Qui étions-nous :
1946 : Jean GALOFARO achète sa première scie et crée une petite activité de bois d’allumage en plein cœur de la Chartreuse, à Saint Laurent du Pont. L’électricité et le fuel obligeront Jean à se reconvertir avec, entre autre, la fabrication de machines à balai et de cageots.
1974 : Nouveau défi pour l’entreprise de sciage qui s’oriente vers la fabrication de palettes de stockage, avec pour originalité et avantage d’être entièrement autonome (sciage, assemblage et livraison).
1979 : Transformation de l’entreprise en SRAL, Guy GALOFARO succédant à son père à la tête de la société familiale. Année marquant également l’arrivée des tous premiers salariés de l’entreprise.
1993 : Achat d’un nouveau camion permettant d’étendre le rayon des livraisons.
1995 : Intégration dans la société de William puis Frédéric en tant qu’associés à hauteur de 25% des parts chacun.
1998 : Jean GALOFARO décide d’optimiser la capacité d’industrialisation en investissant personnellement dans la création d’un bâtiment de 750 m² ainsi que dans un parc de stockage en béton de 2 000 m² permettant ainsi de séparer et d’étendre l’activité de sciage ainsi que celle de la fabrication.
1999 : Renouvellement du parc des véhicules industriels pour améliorer la productivité.
Qui sommes-nous :
La société comporte aujourd’hui huit salariés dont la tranche d’âge varie de vingt neuf à cinquante ans. Hormis le gérant de la société, Monsieur Guy GALOFARO, le plus ancien salarié embauche à 23 ans d’ancienneté.
Depuis 1996, date à laquelle les deux associés ont rejoints le gérant ; la SARL a élargie son « portefeuille clients » pour assurer sa pérennité.
En effet, l’entreprise fonctionnait auparavant à environ 75% de sa production pour un seul et unique client. De nos jours, son « portefeuille » est principalement composé de sept grandes entreprises qui sont les suivants :
Ciments Vicat, Alstrom Sibille Tubes, Ytong Xella, Rossignol, Prim’Still, Knauf Pack Sud Est et Paturles Acier. Sur ces sept entreprises, la société GALOFARO Palette Bois garade sa monopole.
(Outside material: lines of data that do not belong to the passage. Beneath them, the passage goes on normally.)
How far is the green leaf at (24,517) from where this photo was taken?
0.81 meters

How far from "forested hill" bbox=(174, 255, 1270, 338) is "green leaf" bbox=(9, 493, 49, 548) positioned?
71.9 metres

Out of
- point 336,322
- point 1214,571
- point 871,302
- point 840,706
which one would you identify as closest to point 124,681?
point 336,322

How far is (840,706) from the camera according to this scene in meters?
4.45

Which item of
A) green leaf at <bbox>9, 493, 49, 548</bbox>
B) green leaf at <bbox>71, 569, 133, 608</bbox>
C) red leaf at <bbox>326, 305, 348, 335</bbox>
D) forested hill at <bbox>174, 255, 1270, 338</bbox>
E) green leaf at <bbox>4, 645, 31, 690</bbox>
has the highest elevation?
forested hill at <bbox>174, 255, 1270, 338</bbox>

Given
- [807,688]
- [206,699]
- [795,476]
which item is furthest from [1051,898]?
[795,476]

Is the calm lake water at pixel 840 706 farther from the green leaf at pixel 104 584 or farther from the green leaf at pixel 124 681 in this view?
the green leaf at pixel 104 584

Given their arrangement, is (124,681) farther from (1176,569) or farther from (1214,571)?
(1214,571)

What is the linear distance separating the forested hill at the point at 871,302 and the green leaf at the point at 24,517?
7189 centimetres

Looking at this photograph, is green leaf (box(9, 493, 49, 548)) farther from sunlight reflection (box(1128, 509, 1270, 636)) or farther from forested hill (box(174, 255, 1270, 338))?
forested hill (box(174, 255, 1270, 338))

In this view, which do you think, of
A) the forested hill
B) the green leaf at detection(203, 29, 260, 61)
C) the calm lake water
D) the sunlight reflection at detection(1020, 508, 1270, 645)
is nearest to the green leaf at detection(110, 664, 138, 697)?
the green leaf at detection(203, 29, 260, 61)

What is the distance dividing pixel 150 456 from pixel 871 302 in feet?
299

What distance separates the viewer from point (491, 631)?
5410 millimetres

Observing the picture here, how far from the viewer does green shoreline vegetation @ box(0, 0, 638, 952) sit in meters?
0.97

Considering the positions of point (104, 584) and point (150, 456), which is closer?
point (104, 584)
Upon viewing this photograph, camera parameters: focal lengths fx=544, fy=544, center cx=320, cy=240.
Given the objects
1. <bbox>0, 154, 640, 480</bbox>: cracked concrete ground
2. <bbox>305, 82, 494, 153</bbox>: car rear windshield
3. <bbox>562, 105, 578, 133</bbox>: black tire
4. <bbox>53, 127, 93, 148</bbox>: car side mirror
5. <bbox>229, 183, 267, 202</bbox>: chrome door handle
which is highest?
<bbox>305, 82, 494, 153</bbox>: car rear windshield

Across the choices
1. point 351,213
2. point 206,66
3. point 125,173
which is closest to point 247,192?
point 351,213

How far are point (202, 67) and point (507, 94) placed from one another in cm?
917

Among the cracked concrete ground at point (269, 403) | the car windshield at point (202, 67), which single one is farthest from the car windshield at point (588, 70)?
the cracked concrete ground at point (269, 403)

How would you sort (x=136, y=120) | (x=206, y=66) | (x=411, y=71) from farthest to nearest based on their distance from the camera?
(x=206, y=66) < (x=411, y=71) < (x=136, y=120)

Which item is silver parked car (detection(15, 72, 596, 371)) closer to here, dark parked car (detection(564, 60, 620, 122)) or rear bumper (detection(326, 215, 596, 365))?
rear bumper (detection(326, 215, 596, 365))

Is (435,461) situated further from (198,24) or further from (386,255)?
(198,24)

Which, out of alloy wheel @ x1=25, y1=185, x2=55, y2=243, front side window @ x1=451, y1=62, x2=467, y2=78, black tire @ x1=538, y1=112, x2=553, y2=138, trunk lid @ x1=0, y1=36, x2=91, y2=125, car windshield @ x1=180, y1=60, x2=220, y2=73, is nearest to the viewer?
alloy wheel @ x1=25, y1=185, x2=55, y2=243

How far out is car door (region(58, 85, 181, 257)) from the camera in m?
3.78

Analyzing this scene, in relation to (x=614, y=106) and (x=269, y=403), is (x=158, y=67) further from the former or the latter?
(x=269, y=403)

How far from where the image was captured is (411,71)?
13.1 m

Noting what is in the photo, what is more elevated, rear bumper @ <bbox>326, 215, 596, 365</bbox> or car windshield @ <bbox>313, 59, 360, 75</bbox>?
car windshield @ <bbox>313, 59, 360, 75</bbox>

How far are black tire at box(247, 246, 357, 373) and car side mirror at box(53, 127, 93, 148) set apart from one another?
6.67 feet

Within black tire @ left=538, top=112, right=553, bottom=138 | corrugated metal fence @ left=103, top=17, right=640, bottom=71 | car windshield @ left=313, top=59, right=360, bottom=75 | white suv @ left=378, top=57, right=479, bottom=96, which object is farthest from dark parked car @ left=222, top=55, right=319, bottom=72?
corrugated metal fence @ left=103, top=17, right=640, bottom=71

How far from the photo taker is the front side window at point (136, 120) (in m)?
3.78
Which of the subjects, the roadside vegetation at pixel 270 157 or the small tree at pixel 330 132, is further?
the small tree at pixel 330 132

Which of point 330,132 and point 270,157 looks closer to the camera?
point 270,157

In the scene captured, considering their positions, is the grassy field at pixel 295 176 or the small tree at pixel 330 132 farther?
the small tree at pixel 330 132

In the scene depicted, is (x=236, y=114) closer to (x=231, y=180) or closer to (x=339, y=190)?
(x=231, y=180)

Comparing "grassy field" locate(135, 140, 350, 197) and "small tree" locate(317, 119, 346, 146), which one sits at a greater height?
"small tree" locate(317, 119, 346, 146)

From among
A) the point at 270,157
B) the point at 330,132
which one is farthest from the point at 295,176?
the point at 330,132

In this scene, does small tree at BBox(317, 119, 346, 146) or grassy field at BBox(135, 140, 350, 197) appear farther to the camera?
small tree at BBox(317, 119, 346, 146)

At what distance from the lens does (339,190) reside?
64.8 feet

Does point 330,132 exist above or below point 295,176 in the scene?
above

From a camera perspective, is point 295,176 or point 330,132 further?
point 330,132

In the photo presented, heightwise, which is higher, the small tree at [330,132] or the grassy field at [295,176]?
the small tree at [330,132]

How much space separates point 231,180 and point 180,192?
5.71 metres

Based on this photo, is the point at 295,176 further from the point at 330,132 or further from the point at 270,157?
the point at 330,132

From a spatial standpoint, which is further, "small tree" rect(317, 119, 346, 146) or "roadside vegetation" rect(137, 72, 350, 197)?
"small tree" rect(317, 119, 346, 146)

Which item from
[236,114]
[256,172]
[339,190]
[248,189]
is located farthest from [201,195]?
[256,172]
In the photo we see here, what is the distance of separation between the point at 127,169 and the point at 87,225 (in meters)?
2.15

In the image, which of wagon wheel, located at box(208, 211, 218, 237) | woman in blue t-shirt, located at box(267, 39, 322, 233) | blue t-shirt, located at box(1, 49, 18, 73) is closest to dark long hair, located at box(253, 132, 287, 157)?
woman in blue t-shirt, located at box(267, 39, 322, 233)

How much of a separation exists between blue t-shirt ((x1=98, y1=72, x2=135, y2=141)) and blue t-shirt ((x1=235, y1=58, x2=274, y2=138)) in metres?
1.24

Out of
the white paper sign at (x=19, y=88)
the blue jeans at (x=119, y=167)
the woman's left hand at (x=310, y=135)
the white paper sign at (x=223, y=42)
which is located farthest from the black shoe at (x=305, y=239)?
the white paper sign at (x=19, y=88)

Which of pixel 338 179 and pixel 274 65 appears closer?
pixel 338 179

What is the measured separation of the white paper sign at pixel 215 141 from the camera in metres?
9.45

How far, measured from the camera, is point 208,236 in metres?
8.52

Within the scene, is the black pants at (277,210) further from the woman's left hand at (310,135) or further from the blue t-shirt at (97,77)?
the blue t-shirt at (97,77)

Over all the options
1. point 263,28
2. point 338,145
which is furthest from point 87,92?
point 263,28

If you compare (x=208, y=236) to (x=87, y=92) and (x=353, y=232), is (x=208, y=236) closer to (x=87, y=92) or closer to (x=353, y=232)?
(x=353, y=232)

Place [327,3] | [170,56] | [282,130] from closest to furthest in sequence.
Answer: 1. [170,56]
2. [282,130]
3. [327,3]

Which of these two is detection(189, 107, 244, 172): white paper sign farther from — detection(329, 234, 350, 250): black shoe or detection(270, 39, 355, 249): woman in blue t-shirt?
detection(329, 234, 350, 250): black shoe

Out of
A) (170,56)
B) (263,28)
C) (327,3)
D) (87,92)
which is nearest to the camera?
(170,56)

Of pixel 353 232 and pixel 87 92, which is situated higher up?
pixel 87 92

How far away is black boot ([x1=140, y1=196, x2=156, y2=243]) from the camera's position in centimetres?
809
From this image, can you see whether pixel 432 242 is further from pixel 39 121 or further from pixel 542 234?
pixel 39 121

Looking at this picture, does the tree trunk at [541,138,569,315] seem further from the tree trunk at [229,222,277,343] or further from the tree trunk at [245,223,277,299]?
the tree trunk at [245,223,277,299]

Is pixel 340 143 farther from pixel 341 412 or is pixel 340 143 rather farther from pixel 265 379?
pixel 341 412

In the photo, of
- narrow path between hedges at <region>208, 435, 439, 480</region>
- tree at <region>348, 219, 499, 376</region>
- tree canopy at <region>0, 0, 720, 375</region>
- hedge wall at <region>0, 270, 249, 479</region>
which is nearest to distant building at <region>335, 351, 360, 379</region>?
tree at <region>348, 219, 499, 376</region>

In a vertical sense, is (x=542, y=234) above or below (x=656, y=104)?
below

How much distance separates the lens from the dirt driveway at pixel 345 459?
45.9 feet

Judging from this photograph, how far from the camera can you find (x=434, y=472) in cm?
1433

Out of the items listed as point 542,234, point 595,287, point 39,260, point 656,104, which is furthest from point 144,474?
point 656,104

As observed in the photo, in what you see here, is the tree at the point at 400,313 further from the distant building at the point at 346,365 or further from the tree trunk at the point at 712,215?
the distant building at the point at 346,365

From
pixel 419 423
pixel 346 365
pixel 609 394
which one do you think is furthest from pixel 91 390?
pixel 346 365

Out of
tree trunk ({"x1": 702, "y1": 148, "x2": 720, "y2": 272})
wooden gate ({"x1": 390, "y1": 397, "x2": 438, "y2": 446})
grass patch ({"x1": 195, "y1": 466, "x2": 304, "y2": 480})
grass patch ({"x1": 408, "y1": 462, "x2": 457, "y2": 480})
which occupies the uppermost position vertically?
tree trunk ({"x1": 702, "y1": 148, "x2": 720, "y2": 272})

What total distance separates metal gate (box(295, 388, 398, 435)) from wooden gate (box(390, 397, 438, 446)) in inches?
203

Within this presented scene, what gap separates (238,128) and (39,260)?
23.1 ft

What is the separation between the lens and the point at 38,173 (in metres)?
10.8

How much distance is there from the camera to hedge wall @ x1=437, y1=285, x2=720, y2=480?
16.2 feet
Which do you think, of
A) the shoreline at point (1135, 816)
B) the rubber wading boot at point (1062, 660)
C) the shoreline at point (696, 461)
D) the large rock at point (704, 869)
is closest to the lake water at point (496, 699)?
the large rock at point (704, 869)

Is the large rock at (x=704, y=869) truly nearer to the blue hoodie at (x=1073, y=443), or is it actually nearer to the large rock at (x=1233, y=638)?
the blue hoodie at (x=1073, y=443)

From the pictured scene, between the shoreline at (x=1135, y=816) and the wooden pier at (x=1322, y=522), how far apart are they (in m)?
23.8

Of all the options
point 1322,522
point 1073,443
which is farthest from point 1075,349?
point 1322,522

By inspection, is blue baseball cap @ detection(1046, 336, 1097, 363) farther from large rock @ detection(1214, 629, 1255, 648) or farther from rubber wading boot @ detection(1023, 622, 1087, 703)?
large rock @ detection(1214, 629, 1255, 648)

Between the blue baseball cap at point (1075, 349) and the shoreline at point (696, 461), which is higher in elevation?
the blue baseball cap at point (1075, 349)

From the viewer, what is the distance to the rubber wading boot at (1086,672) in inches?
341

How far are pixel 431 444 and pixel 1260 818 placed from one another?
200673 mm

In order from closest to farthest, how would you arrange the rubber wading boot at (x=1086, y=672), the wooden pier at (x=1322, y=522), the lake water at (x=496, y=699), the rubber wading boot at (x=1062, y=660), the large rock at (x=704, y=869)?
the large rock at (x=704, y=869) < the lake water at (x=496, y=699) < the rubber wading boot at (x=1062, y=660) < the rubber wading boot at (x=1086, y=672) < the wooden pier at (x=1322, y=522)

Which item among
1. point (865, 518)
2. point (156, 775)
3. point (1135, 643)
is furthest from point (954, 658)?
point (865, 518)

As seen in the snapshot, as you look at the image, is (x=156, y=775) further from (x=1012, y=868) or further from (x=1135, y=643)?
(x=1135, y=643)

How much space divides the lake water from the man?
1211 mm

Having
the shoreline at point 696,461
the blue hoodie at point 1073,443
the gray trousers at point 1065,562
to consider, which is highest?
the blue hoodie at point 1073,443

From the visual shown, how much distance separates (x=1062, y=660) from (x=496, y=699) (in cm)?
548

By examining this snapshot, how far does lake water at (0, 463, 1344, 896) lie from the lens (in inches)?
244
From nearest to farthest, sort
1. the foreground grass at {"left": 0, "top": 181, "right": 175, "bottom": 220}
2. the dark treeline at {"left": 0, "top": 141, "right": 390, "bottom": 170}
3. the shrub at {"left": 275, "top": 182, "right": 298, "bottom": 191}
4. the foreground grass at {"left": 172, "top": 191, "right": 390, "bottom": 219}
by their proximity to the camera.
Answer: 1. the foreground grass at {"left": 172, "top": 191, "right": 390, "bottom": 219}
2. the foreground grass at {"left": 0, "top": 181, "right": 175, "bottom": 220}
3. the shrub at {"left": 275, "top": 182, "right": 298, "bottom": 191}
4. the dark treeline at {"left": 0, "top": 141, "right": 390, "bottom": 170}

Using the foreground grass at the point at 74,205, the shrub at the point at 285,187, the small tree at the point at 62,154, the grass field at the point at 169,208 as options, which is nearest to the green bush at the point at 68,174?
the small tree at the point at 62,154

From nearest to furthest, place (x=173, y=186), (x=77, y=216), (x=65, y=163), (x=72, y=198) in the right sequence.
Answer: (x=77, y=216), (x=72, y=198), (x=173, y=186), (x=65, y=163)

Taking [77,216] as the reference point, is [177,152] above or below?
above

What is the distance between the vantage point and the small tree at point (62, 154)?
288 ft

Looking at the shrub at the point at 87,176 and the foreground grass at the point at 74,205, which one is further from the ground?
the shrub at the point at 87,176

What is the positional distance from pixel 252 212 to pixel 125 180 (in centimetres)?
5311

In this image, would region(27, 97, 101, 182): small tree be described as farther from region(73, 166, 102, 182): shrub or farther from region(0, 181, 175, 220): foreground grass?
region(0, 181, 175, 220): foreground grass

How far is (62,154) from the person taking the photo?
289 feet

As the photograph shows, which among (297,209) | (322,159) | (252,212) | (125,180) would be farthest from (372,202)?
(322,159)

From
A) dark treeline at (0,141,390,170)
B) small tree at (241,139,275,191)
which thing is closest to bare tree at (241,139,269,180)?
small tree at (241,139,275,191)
Le contrat avec Ciments Vicat assure un chiffre d’affaire de 300 k€ pour 2005. Celui avec Ytong Xell ; permet quand à lui d’assurer un C.A d’environ 300 k€. Concernant Paturles Acier ; la SARL GALOFARO décroche un nouveau contrat d’exclusivité pour l’année 2005 suite à une série de contrôles qualité qui se sont soldés par l’attribution d’un rang A (Haute Qualité plus délais de livraison respectés).
La SARL GALOFARO a prouvé son savoir-faire à travers les années et force est de constater la fidélité de certains de ses clients ; notamment les Ciments Vicat, qui sont présents aux côtés de la société depuis 1974, année ou la SARL a commencé la production de palettes de stockage ou encore AHLSTROM Sibille Tubes en débutant son partenariat dès la fin des années 70.
La comptabilité était assurée par Madame Monique GALAFARO à titre gratuit et supervisé pour arriver à la conception du bilan net des payes, par une amie de la famille, fournisseur du matériel informatique et du progiciel de facturation en place. Des erreurs ont malheureusement abouties au redressement judiciaire :
Sureffectif du début 2000 avec 10 salariés (dont les trois associés)
Choix non adapté du fournisseur téléphonique entraînant des coûts de communication exorbitants.
Le stock de grumes e d’encours trop important dû à la pénurie hivernale d’achat de bois jusqu’à la célèbre tempête survenue au mois de décembre 1999 (Stock moyen minimum de 150 k€)
La position des associés apparaît « non stratégique » et ceci malgré l’idée de prise en charge comptable de la société par Monsieur Frédéric GALOFARO en 2001. A l’époque et suite à un accident de travail, la reconversion des obligations professionnelles de M. Frédéric GALOFARO (scieur au moment des faits) était, en effet, sérieusement envisagée. Mais des complications médicales ont aboutie à une inévitable intervention chirurgicale de la colonne vertébrale, qui cette dernière ayant échouée, a fait taire définitivement l’idée de reprendre la responsabilité, par le biais notamment d’une formation professionnelle, de la comptabilité de la société, du moins, jusqu’au redressement judiciaire de janvier 2005.